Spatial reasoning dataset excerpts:
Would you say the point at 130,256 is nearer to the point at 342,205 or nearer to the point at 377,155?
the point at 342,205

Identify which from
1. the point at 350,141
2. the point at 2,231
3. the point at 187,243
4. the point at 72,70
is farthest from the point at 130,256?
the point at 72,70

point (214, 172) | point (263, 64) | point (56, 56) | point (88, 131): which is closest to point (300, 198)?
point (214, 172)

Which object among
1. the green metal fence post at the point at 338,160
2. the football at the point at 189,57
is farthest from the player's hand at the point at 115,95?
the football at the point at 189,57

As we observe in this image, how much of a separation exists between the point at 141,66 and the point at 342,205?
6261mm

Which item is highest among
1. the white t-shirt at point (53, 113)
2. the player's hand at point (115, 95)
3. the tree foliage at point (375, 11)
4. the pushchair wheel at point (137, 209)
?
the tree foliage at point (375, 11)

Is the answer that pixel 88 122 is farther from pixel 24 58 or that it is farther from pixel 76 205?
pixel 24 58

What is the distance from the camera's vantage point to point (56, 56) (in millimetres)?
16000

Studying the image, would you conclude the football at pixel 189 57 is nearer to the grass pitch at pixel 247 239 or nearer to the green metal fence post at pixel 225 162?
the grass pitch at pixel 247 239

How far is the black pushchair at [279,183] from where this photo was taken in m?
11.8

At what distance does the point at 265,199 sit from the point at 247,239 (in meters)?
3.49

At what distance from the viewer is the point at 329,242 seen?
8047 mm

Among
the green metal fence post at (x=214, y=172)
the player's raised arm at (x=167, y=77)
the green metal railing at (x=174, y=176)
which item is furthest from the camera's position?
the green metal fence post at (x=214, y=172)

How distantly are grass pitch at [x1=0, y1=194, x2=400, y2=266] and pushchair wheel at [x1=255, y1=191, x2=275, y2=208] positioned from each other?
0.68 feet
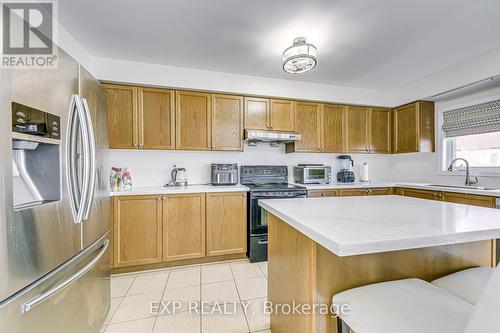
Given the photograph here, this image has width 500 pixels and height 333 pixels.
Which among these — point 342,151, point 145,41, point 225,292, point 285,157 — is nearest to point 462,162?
point 342,151

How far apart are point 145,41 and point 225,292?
8.71 feet

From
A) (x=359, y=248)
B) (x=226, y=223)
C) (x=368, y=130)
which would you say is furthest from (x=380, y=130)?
(x=359, y=248)

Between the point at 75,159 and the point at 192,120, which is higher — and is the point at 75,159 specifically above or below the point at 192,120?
below

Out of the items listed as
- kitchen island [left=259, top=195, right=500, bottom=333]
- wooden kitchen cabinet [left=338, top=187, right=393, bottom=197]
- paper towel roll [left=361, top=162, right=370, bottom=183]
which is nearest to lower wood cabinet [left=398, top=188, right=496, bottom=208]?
wooden kitchen cabinet [left=338, top=187, right=393, bottom=197]

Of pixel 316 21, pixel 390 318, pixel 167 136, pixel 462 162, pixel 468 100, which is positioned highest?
pixel 316 21

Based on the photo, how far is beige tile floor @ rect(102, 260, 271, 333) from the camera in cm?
165

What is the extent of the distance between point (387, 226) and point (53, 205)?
156 centimetres

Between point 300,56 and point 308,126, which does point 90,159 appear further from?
point 308,126

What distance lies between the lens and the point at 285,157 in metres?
3.58

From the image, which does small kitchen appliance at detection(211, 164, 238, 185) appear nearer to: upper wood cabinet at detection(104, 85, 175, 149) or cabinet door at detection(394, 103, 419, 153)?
upper wood cabinet at detection(104, 85, 175, 149)

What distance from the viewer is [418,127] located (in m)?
3.35

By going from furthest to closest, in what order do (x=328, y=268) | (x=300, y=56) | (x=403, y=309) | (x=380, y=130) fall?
(x=380, y=130) → (x=300, y=56) → (x=328, y=268) → (x=403, y=309)

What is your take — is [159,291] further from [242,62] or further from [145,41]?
[242,62]

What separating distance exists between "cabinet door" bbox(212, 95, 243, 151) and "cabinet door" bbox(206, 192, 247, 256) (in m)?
0.72
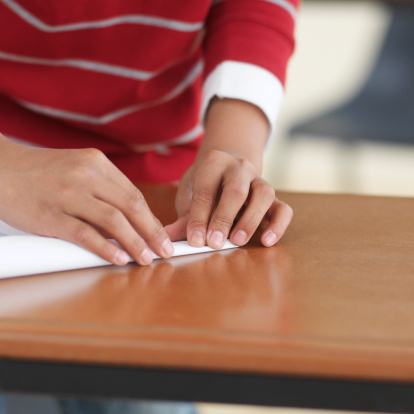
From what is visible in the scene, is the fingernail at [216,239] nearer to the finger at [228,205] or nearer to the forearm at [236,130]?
the finger at [228,205]

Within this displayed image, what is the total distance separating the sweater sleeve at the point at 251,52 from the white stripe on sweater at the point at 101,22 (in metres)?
0.05

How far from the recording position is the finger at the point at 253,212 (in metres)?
0.54

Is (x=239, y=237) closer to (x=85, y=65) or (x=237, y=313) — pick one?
(x=237, y=313)

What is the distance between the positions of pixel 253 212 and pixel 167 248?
10 cm

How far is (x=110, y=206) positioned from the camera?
1.58ft

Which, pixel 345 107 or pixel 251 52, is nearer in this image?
→ pixel 251 52

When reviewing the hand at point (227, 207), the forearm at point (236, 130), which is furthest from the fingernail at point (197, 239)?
the forearm at point (236, 130)

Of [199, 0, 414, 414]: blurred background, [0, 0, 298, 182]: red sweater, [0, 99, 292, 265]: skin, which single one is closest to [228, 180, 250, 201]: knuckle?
[0, 99, 292, 265]: skin

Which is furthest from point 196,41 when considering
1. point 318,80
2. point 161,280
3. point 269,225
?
point 318,80

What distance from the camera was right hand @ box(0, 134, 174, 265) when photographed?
0.47 meters

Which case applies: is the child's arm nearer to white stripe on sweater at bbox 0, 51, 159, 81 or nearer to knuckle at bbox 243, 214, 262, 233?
knuckle at bbox 243, 214, 262, 233

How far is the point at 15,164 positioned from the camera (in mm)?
512

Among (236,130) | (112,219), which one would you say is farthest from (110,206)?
(236,130)

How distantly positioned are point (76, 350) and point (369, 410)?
0.15m
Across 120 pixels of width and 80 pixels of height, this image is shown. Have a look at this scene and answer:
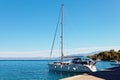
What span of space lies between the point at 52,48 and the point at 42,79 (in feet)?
50.6

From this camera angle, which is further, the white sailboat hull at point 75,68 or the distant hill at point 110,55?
the distant hill at point 110,55

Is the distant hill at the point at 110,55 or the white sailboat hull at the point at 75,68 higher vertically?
the distant hill at the point at 110,55

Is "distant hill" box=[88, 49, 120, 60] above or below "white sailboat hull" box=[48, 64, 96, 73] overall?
above

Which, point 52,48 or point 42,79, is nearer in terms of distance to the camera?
point 42,79

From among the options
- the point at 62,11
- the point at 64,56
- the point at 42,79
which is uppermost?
the point at 62,11

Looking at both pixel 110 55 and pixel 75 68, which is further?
pixel 110 55

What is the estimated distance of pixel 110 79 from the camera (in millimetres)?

→ PROMPT: Transcribe every line in the entries above, taking out only the images.

→ EXERCISE OUTPUT:
Would you say the point at 130,256 is nearer to the point at 342,205 or nearer to the point at 377,155?
the point at 342,205

Identify which from
1. the point at 350,141
2. the point at 2,231
3. the point at 187,243
4. the point at 72,70
is farthest from the point at 130,256?
the point at 72,70

point (214, 172) | point (263, 64) | point (56, 56) | point (88, 131): which is closest to point (300, 198)?
point (214, 172)

Which object among
1. the green metal fence post at the point at 338,160
2. the football at the point at 189,57
is farthest from the player's hand at the point at 115,95?
the football at the point at 189,57

As we observe in this image, how much of a separation exists between the point at 141,66 and the point at 342,205?
6261mm

Which item is highest among
1. the white t-shirt at point (53, 113)
2. the player's hand at point (115, 95)
3. the tree foliage at point (375, 11)
4. the pushchair wheel at point (137, 209)
?
the tree foliage at point (375, 11)

Is the answer that pixel 88 122 is farther from pixel 24 58 or that it is farther from pixel 76 205?
pixel 24 58

What is the distance from the camera's vantage point to point (56, 56) (in millimetres)?
16000

Studying the image, would you conclude the football at pixel 189 57 is nearer to the grass pitch at pixel 247 239 or nearer to the green metal fence post at pixel 225 162?
the grass pitch at pixel 247 239

How far is the black pushchair at [279,183] from where this photo was taken in m?
11.8

At what distance does the point at 265,199 sit from the point at 247,239 (in meters)?
3.49

At what distance from the viewer is the point at 329,242 seen?
8047 mm

Among
the green metal fence post at (x=214, y=172)
the player's raised arm at (x=167, y=77)
the green metal railing at (x=174, y=176)
which item is furthest from the camera's position?
the green metal fence post at (x=214, y=172)

How distantly are grass pitch at [x1=0, y1=194, x2=400, y2=266] and pushchair wheel at [x1=255, y1=191, x2=275, y2=208] positioned from each other?
0.68 feet
Given the photograph here, this image has width 500 pixels and height 333 pixels.
Which among these — point 342,151, point 145,41, point 225,292, point 285,157 — is nearest to point 462,162?
point 342,151

How far apart are point 145,41 and point 225,292?
8.71 feet

From
A) (x=359, y=248)
B) (x=226, y=223)
C) (x=368, y=130)
which would you say is furthest from (x=380, y=130)?
(x=359, y=248)

Between the point at 75,159 and the point at 192,120, which is higher — and is the point at 75,159 specifically above or below the point at 192,120?
below

Out of the items listed as
- kitchen island [left=259, top=195, right=500, bottom=333]
- wooden kitchen cabinet [left=338, top=187, right=393, bottom=197]
- paper towel roll [left=361, top=162, right=370, bottom=183]
which is nearest to lower wood cabinet [left=398, top=188, right=496, bottom=208]?
wooden kitchen cabinet [left=338, top=187, right=393, bottom=197]

Of pixel 316 21, pixel 390 318, pixel 167 136, pixel 462 162, pixel 468 100, which is positioned highest?
pixel 316 21

Based on the photo, how far is beige tile floor @ rect(102, 260, 271, 333) from the camera in cm?
165

What is the extent of the distance between point (387, 226) and point (53, 205)?
156 centimetres

Between point 300,56 and point 308,126, which does point 90,159 appear further from?
point 308,126

What distance lies between the lens and the point at 285,157 in metres?
3.58

From the image, which does small kitchen appliance at detection(211, 164, 238, 185) appear nearer to: upper wood cabinet at detection(104, 85, 175, 149) or cabinet door at detection(394, 103, 419, 153)?
upper wood cabinet at detection(104, 85, 175, 149)

What distance from the viewer is [418,127] located (in m)?
3.35

By going from furthest to closest, in what order do (x=328, y=268) | (x=300, y=56) | (x=403, y=309) | (x=380, y=130) fall?
(x=380, y=130) → (x=300, y=56) → (x=328, y=268) → (x=403, y=309)

What is your take — is [159,291] further from [242,62] or further from [145,41]?
[242,62]

What separating distance exists between "cabinet door" bbox(212, 95, 243, 151) and "cabinet door" bbox(206, 192, 247, 256) (in m)?
0.72
From what is visible in the scene, is the fingernail at [216,239] nearer to the finger at [228,205] or nearer to the forearm at [236,130]?
the finger at [228,205]

Within this displayed image, what is the total distance separating the sweater sleeve at the point at 251,52 from the white stripe on sweater at the point at 101,22 (in metres)?
0.05

How far from the recording position is the finger at the point at 253,212 (in metres)?
0.54

Is (x=239, y=237) closer to (x=85, y=65) or (x=237, y=313) — pick one?
(x=237, y=313)

What is the distance between the positions of pixel 253 212 and pixel 167 248?
10 cm

How far is (x=110, y=206) positioned from the camera?
1.58ft

Which, pixel 345 107 or pixel 251 52, is nearer in this image?
→ pixel 251 52

When reviewing the hand at point (227, 207), the forearm at point (236, 130), which is furthest from the fingernail at point (197, 239)?
the forearm at point (236, 130)

Of [199, 0, 414, 414]: blurred background, [0, 0, 298, 182]: red sweater, [0, 99, 292, 265]: skin, which single one is closest to [228, 180, 250, 201]: knuckle?
[0, 99, 292, 265]: skin

Which is furthest from point 196,41 when considering
1. point 318,80
2. point 161,280
3. point 269,225
?
point 318,80

What distance from the camera was right hand @ box(0, 134, 174, 265) when photographed?
0.47 meters

Which case applies: is the child's arm nearer to white stripe on sweater at bbox 0, 51, 159, 81 or nearer to knuckle at bbox 243, 214, 262, 233?
knuckle at bbox 243, 214, 262, 233

How far is the point at 15,164 positioned from the camera (in mm)?
512

Among (236,130) | (112,219), which one would you say is farthest from (110,206)?
(236,130)

How distantly positioned are point (76, 350) and point (369, 410)?
0.15m
Across 120 pixels of width and 80 pixels of height, this image is shown. Have a look at this scene and answer:
What span of space lies between the point at 52,48 and the point at 42,79 (in feet)?
50.6

From this camera angle, which is further, the white sailboat hull at point 75,68 or the distant hill at point 110,55?
the distant hill at point 110,55

Is the distant hill at the point at 110,55 or the white sailboat hull at the point at 75,68 higher vertically?
the distant hill at the point at 110,55

Is "distant hill" box=[88, 49, 120, 60] above or below "white sailboat hull" box=[48, 64, 96, 73] overall?
above

Which, point 52,48 or point 42,79, is nearer in terms of distance to the camera?
point 42,79

From among the options
- the point at 62,11
- the point at 64,56
- the point at 42,79
which is uppermost?
the point at 62,11

Looking at both pixel 110 55 and pixel 75 68, which is further?
pixel 110 55

What is the estimated distance of pixel 110 79 from the camera (in millimetres)?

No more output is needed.